What you have to do => Each record must be written out again exactly. Skip any picture it contains.

[Records excerpted from a collection]
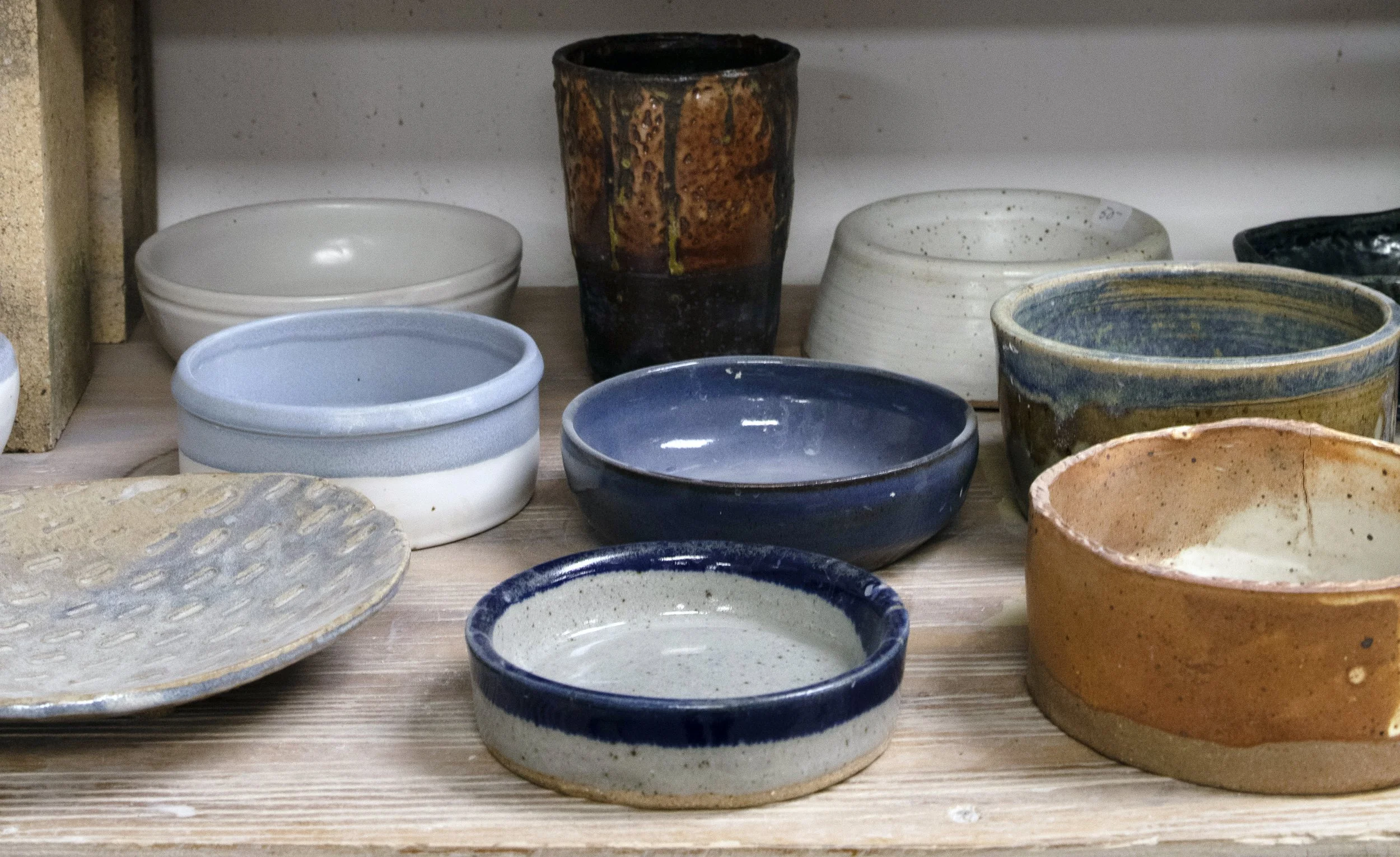 Clay — The Craft Guild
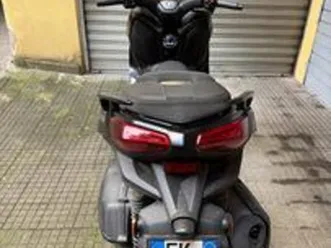 yamaha x-max 300 - 2024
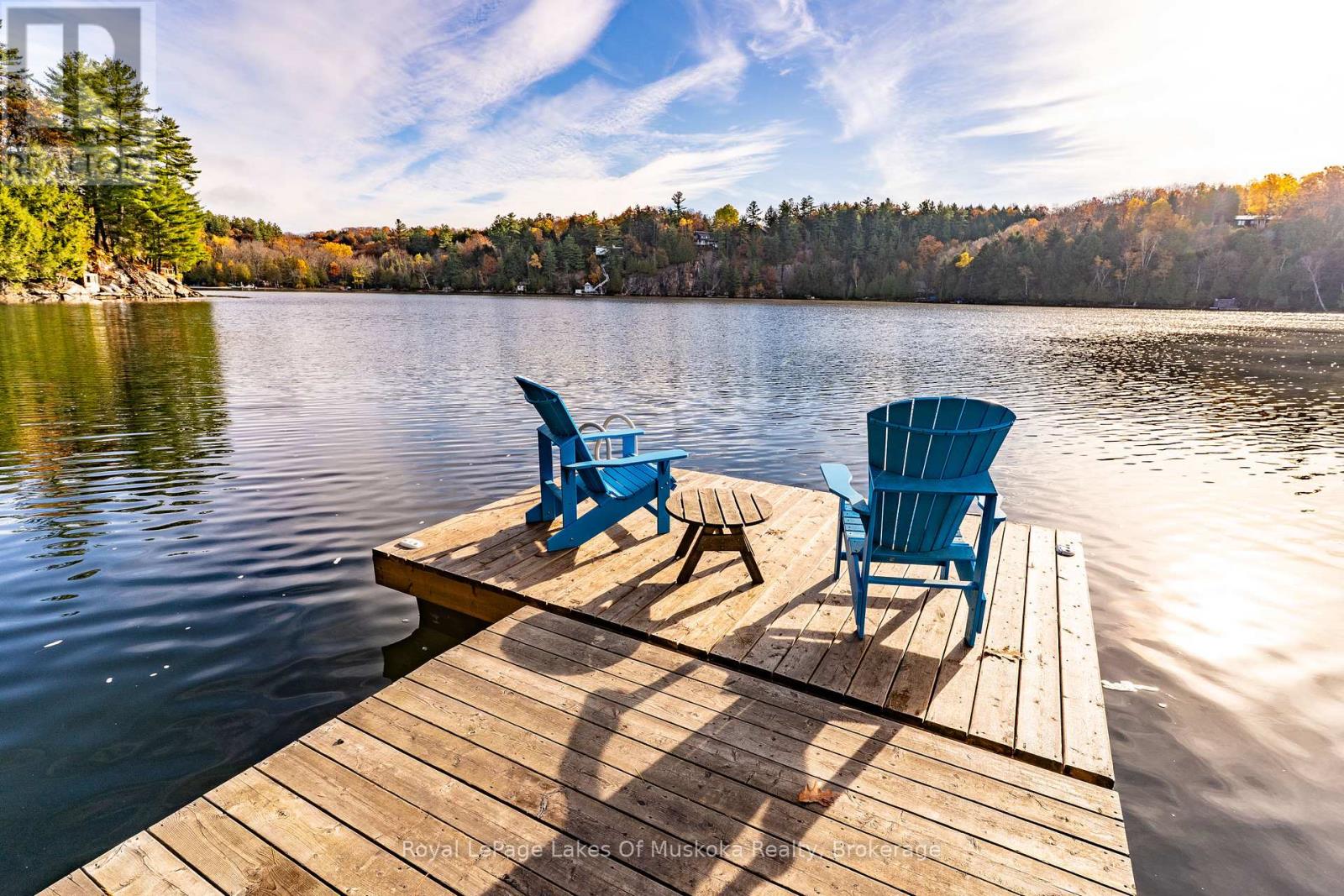 1 - 1060 Skeleton Lake 3 Road, Muskoka Lakes, Ontario  P0B 1M0 - Photo 3 - X12482633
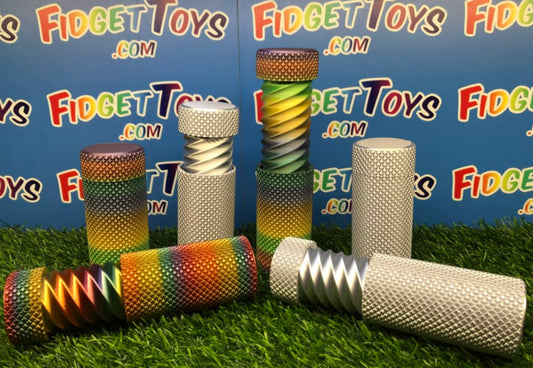 Welcome to Fidgettoys.com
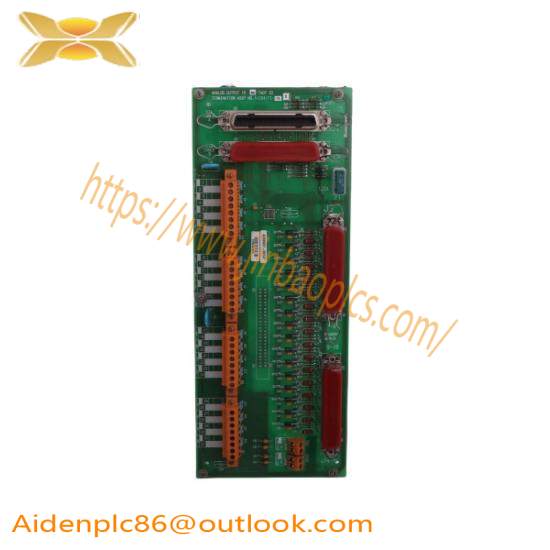Honeywell MC-TAOY22 51204172-175  PC Board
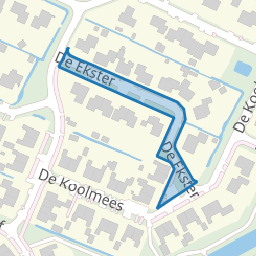 Perceel SHZ00-C-4887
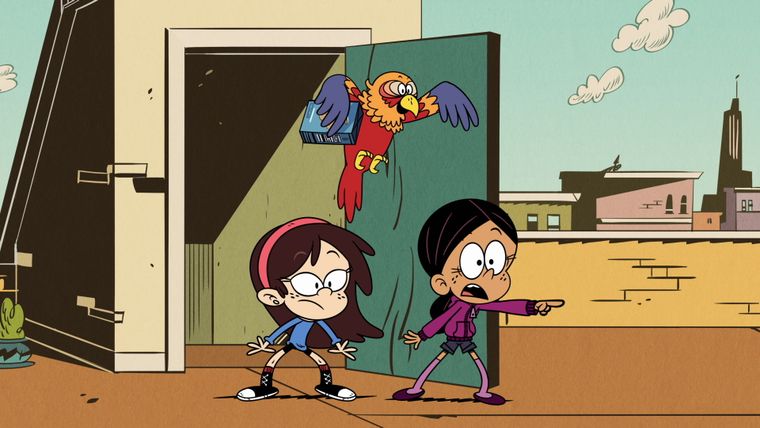 episode 11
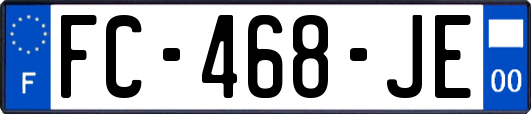 FC-468-JE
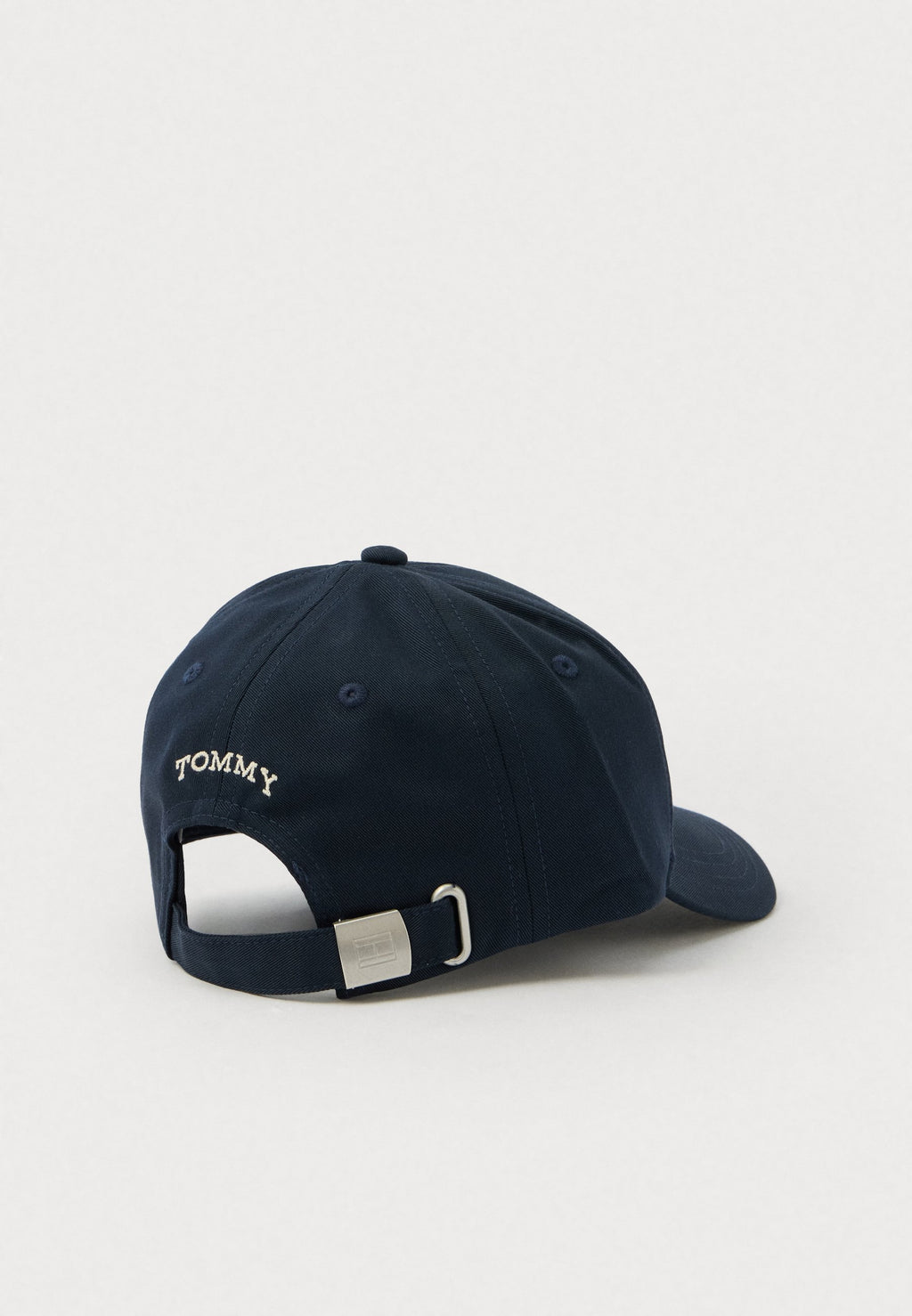 KIDS' TWILL BASEBALL CAP - Cap - space blue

Result =>
 Clay — The Craft Guild
 yamaha x-max 300 - 2024
 1 - 1060 Skeleton Lake 3 Road, Muskoka Lakes, Ontario  P0B 1M0 - Photo 3 - X12482633
 Welcome to Fidgettoys.com
Honeywell MC-TAOY22 51204172-175  PC Board
 Perceel SHZ00-C-4887
 episode 11
 FC-468-JE
 KIDS' TWILL BASEBALL CAP - Cap - space blue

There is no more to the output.